Messaging applications currently supported are:
- Facebook messenger archives both in JSON and HTML format. support is partial for HTML (media info is not loaded).
- Whatsapp archives in text format. These, however, suffer from several limitations:
- Reactions are absent from the exported archive (a whatsapp feature)
- Some components of text archives are locale dependent: date formatting, joined and missing files texts tokens. I set those I could, but yours is likely to be missing. Feel free to ask for an update.
The package features:
- Conversation loading and instanciation from files (subpackage
conversations
)- From Facebook Messenger archives. Support for both JSON and HTML archives, although it is only partial for HTML.
- From Whatsapp text archives
- Conversation manipulation and data extraction (subpackage
conversations
)- Search in conversation messages, filter the messages
- Extract media information
- Extract raw conversation statistics
- Analysis of conversation data (module
analysis
) Centered around pandas dataframes manipulation. Some standard procedures are implemented.- The sum of the various entries
- The time-binned sum of the various entries
- The rolling sum of the various entries
- Data vizualization (module
plot
) Plotting functions adapted to the three different analysis functions.- Pie charts for the simple sums
- Bar plots for binned sums
- Stack plots for rolling sums
For a thorough study of an example dummy conversation, two Jupyter notebooks are available here, which can be easily adapted to your archives files. Nevertheless, using the package to get quick analytics report on the conversation is easy!
You can download your conversations archive from https://accountscenter.facebook.com/info_and_permissions/dyi/. Prefer the JSON format for a better support. After unzipping, your conversations are located in facebook-<yourname><randomnumber>/your_activity_across_facebook/messages/inbox/
. Just provide the path to your conversation to instanciate a MessenerConversation
.
from conversation_analysis import (MessengerConversation, ConversationStats,
pie_plot, bar_plot, stack_plot)
# conv_paths is the list of paths where your conversation archive is located
# it may be distributed over multiple archive files, for example
conv_paths = ['facebook-user1234_archive2017/your_activity_across_facebook/messages/inbox/myconversation',
'facebook-user1234_archive2018/your_activity_across_facebook/messages/inbox/myconversation']

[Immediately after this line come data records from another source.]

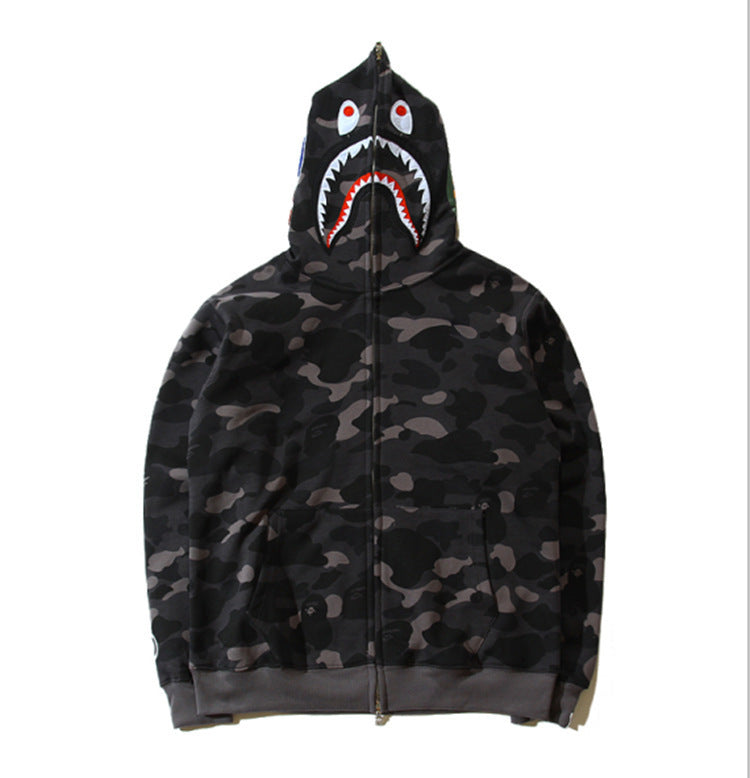 Vivid Shark  Hoodie
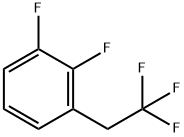 1,2-DIFLUORO-3-(2,2,2-TRIFLUOROETHYL)BENZENE Struktur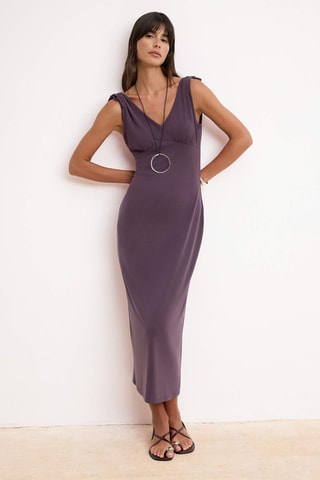 Robe longue - Violet
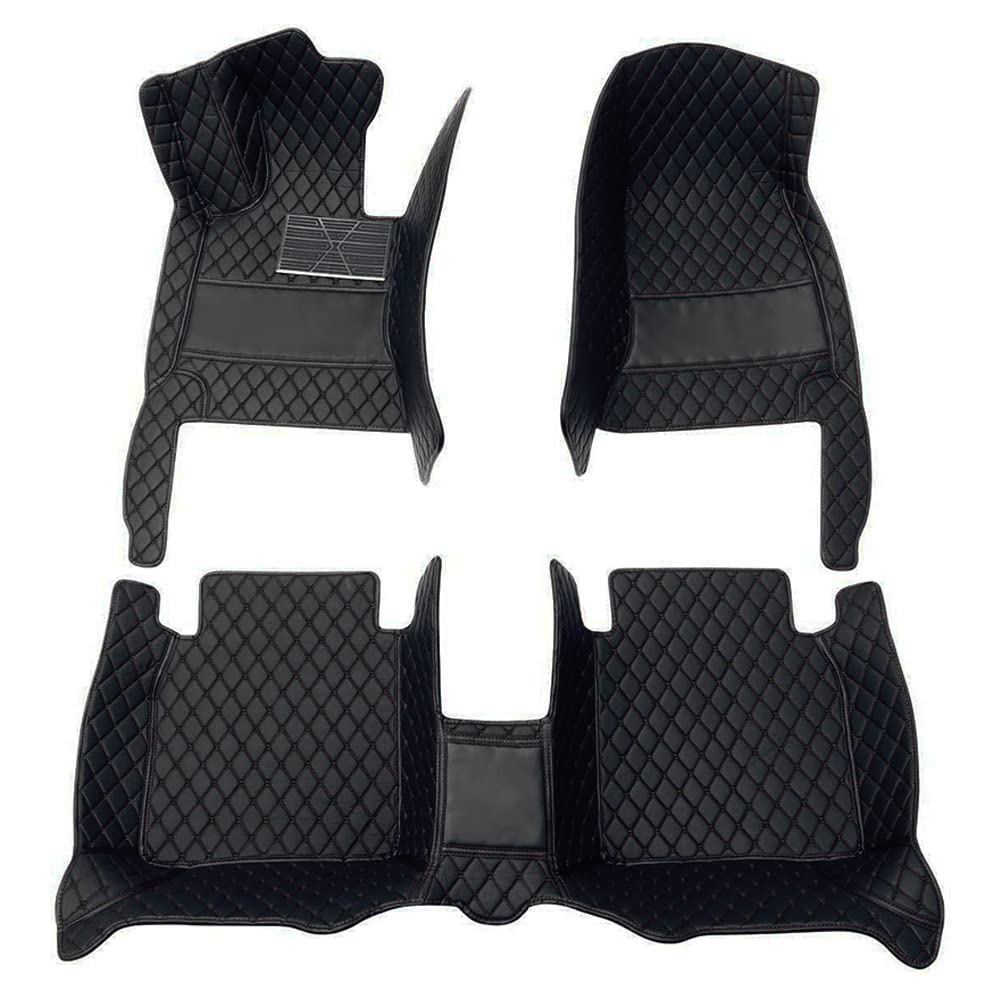 Auto Fußmatten Für Toyota Land Cruiser Prado 120 2002-2008 Allwetter wasserdichte und verschleißfeste Automatten,fahrzeugspezifische Fussmatten,Schwarz Auto Fußmatten Für Toyota Land Cruiser Prado 120 2002-2008 Allwetter wasserdichte und verschleißfeste Automatten,fahrzeugspezifische Fussmatten,Schwarz von Maipula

conv = MessengerConversation.from_facebook_json(conv_paths)
messages_data = conv.messages_data()
Export messages statistics and use them to instanciate a ConversationStats
object, which provides easy to use methods to compute various quantities as shown hereafter.
timestamp = messages_data.pop('timestamp')
group = messages_data.pop('sender')
messages_stats = ConversationStats(timestamp, group, data=messages_data)
The ConversationStats.sum
method, as its name suggests, sums the various quantities to get global statistics, suitable to plot in a pie chart.
df = messages_stats.sum() # pandas DataFrame
fig, axs = pie_plot(df)
The ConversationStats.binned_sum
method does the same as the above, excepts that it first bins the data according to the selected post date binning entry. The example here shows binned data by 'hour'
, but it ccould also be by 'day_name'
, 'month_name'
, 'year'
and so on. Such data is suitably represented as a bar plot.
df = messages_stats.binned_sum(binning_entries=('hour',), groups=None, timespan=None)
fig, ax = bar_plot(df['has_content'])
The ConversationStats.rolling_sum
method provides a more advanced processing of the data by windowing a rolling sum. This can be used to get fine grained info on the time evolution of various statistics, well represented with a stack plot.
df = messages_stats.rolling_sum(sampling_freq='5D', window_size=10,
win_type='gaussian', win_args={'std': 2})
fig, ax = stack_plot(df['has_content'], baseline='wiggle',
timescale='day', xlabel_strftime='%Y-%m')
Finally, you can compute other stats easily: reaction usage, media usage, who receives reactions, etc. The functions above can be easily adapted to any quatity that you can think of. For example, here is how to compute and plot word count statistics.
from conversation_analysis import word_count_dataframe
wd_counts = conv.word_counts(groups=None, casefold=True, remove_diacritics=True)
words = ['road', 'parameter', 'astronaut', 'media', 'strongly', 'call']
word_count_df = word_count_dataframe(wd_counts, words)
fig, axs = pie_plot(word_count_df)
The typing annotations in the code are by no means rigorous. They are made to facilitate the understanding of the nature of various parameters.